Are Italian museums ready for digital? Yes, if they can adapt

There is a lot of talk these months about digital challenges for Italian museums. But are Italian museums ready? According to Alfonsina Russo, director of the Colosseum Park, yes, museums are ready, but only if they can adapt to these challenges.

Let us start from the premise that these months of lockdown have been an important test case for the ability of cultural institutions-museums, parks-to remain “open” and continue to fulfill the role of “essential public service” with which they have been invested for years now.

Staying “open” has meant continuing to offer their audiences (and I use the plural on purpose) diverse experiences but each aimed at keeping interest in heritage alive.

Each museum reality has done so according to its own capacities, and it is evident, as has been acknowledged in the countless moments of reflection and critical analysis that have occurred in recent months (newspaper articles, interviews, dedicated webinars, etc.) that not all have been able to cope with this shock wave either due to lack of personnel, lack of adequate tools, or absence of a strategy understood as planning, design, content ideation.

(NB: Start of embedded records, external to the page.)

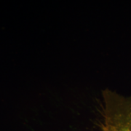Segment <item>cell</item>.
Wrapping results in <instances>:
<instances>
[{
  "mask_svg": "<svg viewBox=\"0 0 131 131\" xmlns=\"http://www.w3.org/2000/svg\"><path fill=\"white\" fill-rule=\"evenodd\" d=\"M106 114L104 131H131V106H112Z\"/></svg>",
  "mask_w": 131,
  "mask_h": 131,
  "instance_id": "cell-1",
  "label": "cell"
}]
</instances>
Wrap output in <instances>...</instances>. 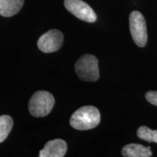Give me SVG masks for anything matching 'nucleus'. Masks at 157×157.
Segmentation results:
<instances>
[{
    "instance_id": "obj_3",
    "label": "nucleus",
    "mask_w": 157,
    "mask_h": 157,
    "mask_svg": "<svg viewBox=\"0 0 157 157\" xmlns=\"http://www.w3.org/2000/svg\"><path fill=\"white\" fill-rule=\"evenodd\" d=\"M75 71L78 78L83 81H97L100 76L97 58L93 55H84L76 61Z\"/></svg>"
},
{
    "instance_id": "obj_8",
    "label": "nucleus",
    "mask_w": 157,
    "mask_h": 157,
    "mask_svg": "<svg viewBox=\"0 0 157 157\" xmlns=\"http://www.w3.org/2000/svg\"><path fill=\"white\" fill-rule=\"evenodd\" d=\"M121 154L124 157H150L152 156V151L151 147L131 143L123 147Z\"/></svg>"
},
{
    "instance_id": "obj_6",
    "label": "nucleus",
    "mask_w": 157,
    "mask_h": 157,
    "mask_svg": "<svg viewBox=\"0 0 157 157\" xmlns=\"http://www.w3.org/2000/svg\"><path fill=\"white\" fill-rule=\"evenodd\" d=\"M63 43V34L57 29L48 31L39 37L37 45L42 52L45 53L58 51Z\"/></svg>"
},
{
    "instance_id": "obj_11",
    "label": "nucleus",
    "mask_w": 157,
    "mask_h": 157,
    "mask_svg": "<svg viewBox=\"0 0 157 157\" xmlns=\"http://www.w3.org/2000/svg\"><path fill=\"white\" fill-rule=\"evenodd\" d=\"M137 135L141 140L157 143V129L153 130L146 126H141L137 129Z\"/></svg>"
},
{
    "instance_id": "obj_10",
    "label": "nucleus",
    "mask_w": 157,
    "mask_h": 157,
    "mask_svg": "<svg viewBox=\"0 0 157 157\" xmlns=\"http://www.w3.org/2000/svg\"><path fill=\"white\" fill-rule=\"evenodd\" d=\"M13 127V120L8 115L0 116V143L8 136Z\"/></svg>"
},
{
    "instance_id": "obj_4",
    "label": "nucleus",
    "mask_w": 157,
    "mask_h": 157,
    "mask_svg": "<svg viewBox=\"0 0 157 157\" xmlns=\"http://www.w3.org/2000/svg\"><path fill=\"white\" fill-rule=\"evenodd\" d=\"M129 29L133 41L140 48H144L148 41L147 25L145 17L138 11H133L129 15Z\"/></svg>"
},
{
    "instance_id": "obj_1",
    "label": "nucleus",
    "mask_w": 157,
    "mask_h": 157,
    "mask_svg": "<svg viewBox=\"0 0 157 157\" xmlns=\"http://www.w3.org/2000/svg\"><path fill=\"white\" fill-rule=\"evenodd\" d=\"M101 122V113L95 106L81 107L73 113L70 124L77 130H88L95 128Z\"/></svg>"
},
{
    "instance_id": "obj_5",
    "label": "nucleus",
    "mask_w": 157,
    "mask_h": 157,
    "mask_svg": "<svg viewBox=\"0 0 157 157\" xmlns=\"http://www.w3.org/2000/svg\"><path fill=\"white\" fill-rule=\"evenodd\" d=\"M64 5L71 14L82 21L94 23L97 20L93 10L82 0H65Z\"/></svg>"
},
{
    "instance_id": "obj_7",
    "label": "nucleus",
    "mask_w": 157,
    "mask_h": 157,
    "mask_svg": "<svg viewBox=\"0 0 157 157\" xmlns=\"http://www.w3.org/2000/svg\"><path fill=\"white\" fill-rule=\"evenodd\" d=\"M67 151V144L62 139H55L45 144L39 152L40 157H63Z\"/></svg>"
},
{
    "instance_id": "obj_12",
    "label": "nucleus",
    "mask_w": 157,
    "mask_h": 157,
    "mask_svg": "<svg viewBox=\"0 0 157 157\" xmlns=\"http://www.w3.org/2000/svg\"><path fill=\"white\" fill-rule=\"evenodd\" d=\"M146 98L149 103L157 106V91H148L146 94Z\"/></svg>"
},
{
    "instance_id": "obj_2",
    "label": "nucleus",
    "mask_w": 157,
    "mask_h": 157,
    "mask_svg": "<svg viewBox=\"0 0 157 157\" xmlns=\"http://www.w3.org/2000/svg\"><path fill=\"white\" fill-rule=\"evenodd\" d=\"M55 105L53 95L48 91L35 93L29 103V112L34 117H44L51 112Z\"/></svg>"
},
{
    "instance_id": "obj_9",
    "label": "nucleus",
    "mask_w": 157,
    "mask_h": 157,
    "mask_svg": "<svg viewBox=\"0 0 157 157\" xmlns=\"http://www.w3.org/2000/svg\"><path fill=\"white\" fill-rule=\"evenodd\" d=\"M25 0H0V15L12 17L21 10Z\"/></svg>"
}]
</instances>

But I do not read punctual blame but rather shared responsibility on the part of both the institutions themselves and the users/users. A quantitative survey that Finestre sull’Arte itself published on July 4 commissioned by Impresa Cultura Italia - Confcommercio to Swg to analyze “cultural consumption” during the so-called lockdown showed, for example, that only 4 percent of the sample of respondents followed virtual visits to museums and archaeological sites with interest.

Allestimenti del progetto Il Colosseo si racconta al Parco Archeologico del Colosseo. Ph. Credit B. Angeli
Set-ups of the project The Colosseum is told at the Colosseum Archaeological Park. Ph. Credit B. Angels

It is clear that in the face of surveys, inquiries, and reports one runs the risk of becoming overwhelmed and entangled with numbers and percentages, while I believe that each individual institution has the tools to do its own self-analysis and to assess what and how much its digital offerings should be in a broad sense based on different parameters, such as: availability of economic budget; type of audience; origin of the audience; extent of the museum and/or park under management; positioning of the museum and/or park within the target community on the different level scales; type of offering.

With these parameters, the Colosseum Archaeological Park is confronted on a daily basis and proposes its digital offerings. The investments on digital are diverted to the strengthening of the Wi-Fi network, an essential starting point for online ticketing (which we have guaranteed as of the reopening on June 1), for the download of the ParcoColosseo App that offers the tools for booking and choosing visit routes associated with audioguides, and (in the fall) for the download of another new and very important App Y&Co that in 9 languages will offer content accessible to all in the sign of Desing for all. On the subject of digital skills, I believe that the committed staff, consisting of archaeologists and architects from the Ministry, who are collaborating with external professionals (Social Media Managers, Social Media Strategy, Videomakers, firms specializing in the field), have the technical requirements necessary for the quality offering of our multimedia itineraries in the Domus Transitoria, Domus Aurea, Santa Maria Antiqua and the Houses of Livia and Augustus (with light and video mapping) and for the knowledge of the context and the collections that becomes storytelling on social through the creation of dedicated columns to be declined as much online as on site.

A constant aptitude for inward and outward mediation also makes it possible to pander to the needs of audiences, positioning the offer where the demand is greatest: the Colosseum Archaeological Park is constantly dedicated toeducational for children, to emotional videos and live broadcasts dedicated to telling the story of the daily routine of field work, to thematic routes on the website perfectly feasible even in presence, to the new contemporary storytelling of the Park with the “Star Walks” format.

In conclusion, I believe that all museums are ready for the challenge of digital if they know how to adapt that challenge to the different evaluation parameters that have been listed, starting with adequate websites in at least two foreign languages, putting themselves in relation and thus soliciting conversations, taking care as much of the collections as of their narrative, expanding their offerings step by step but always in the name of quality.